◆ **DIRECTIONS FOR THIS TASK**
Show each line of the entries that contains the string "point", treating uppercase and lowercase as different.

-- Start PROVIDED RECORDS --

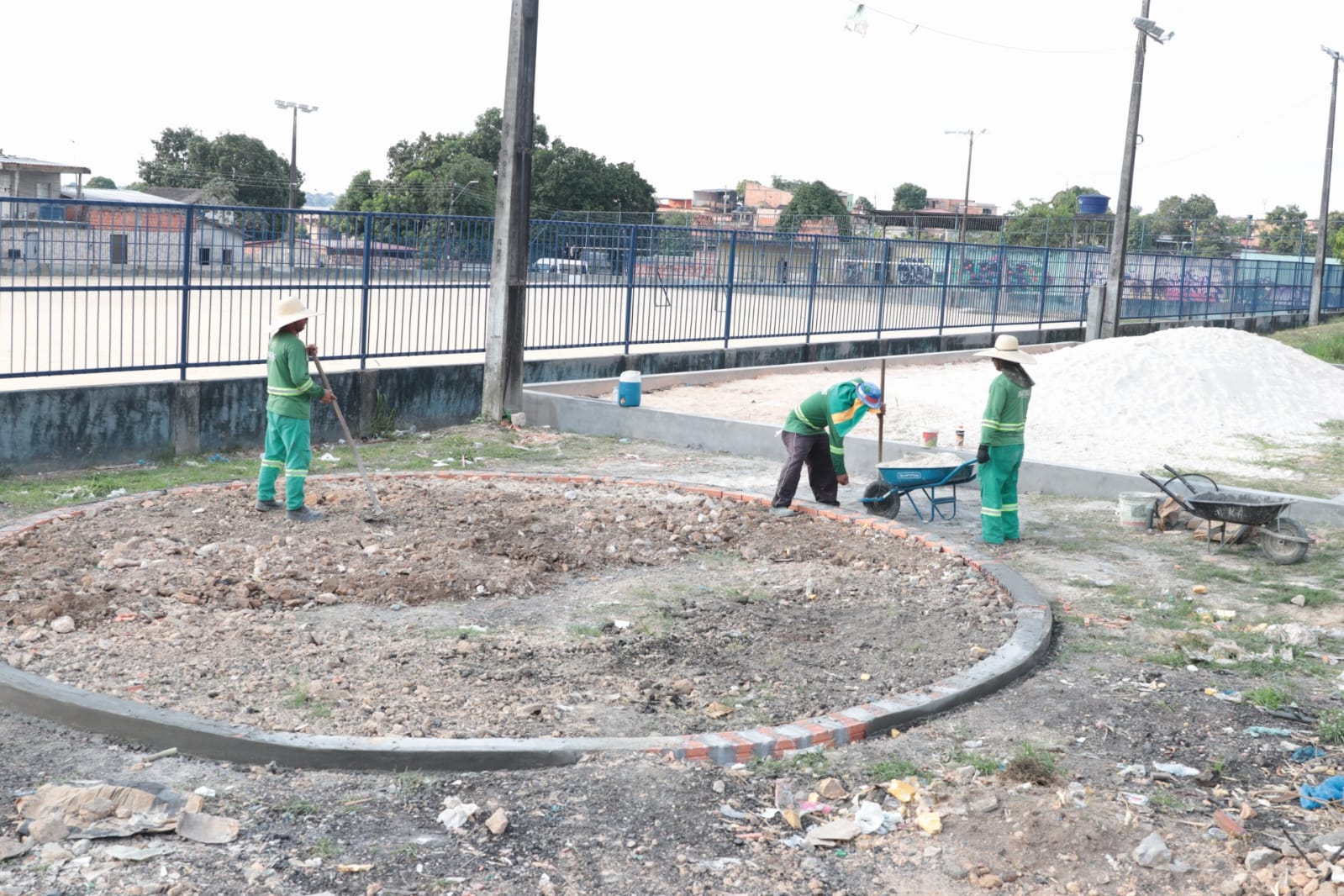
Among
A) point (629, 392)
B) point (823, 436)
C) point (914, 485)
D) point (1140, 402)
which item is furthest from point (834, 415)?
point (1140, 402)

-- End PROVIDED RECORDS --

◆ **FINISHED ANSWER**
A) point (629, 392)
B) point (823, 436)
C) point (914, 485)
D) point (1140, 402)
which item is furthest from point (834, 415)?
point (1140, 402)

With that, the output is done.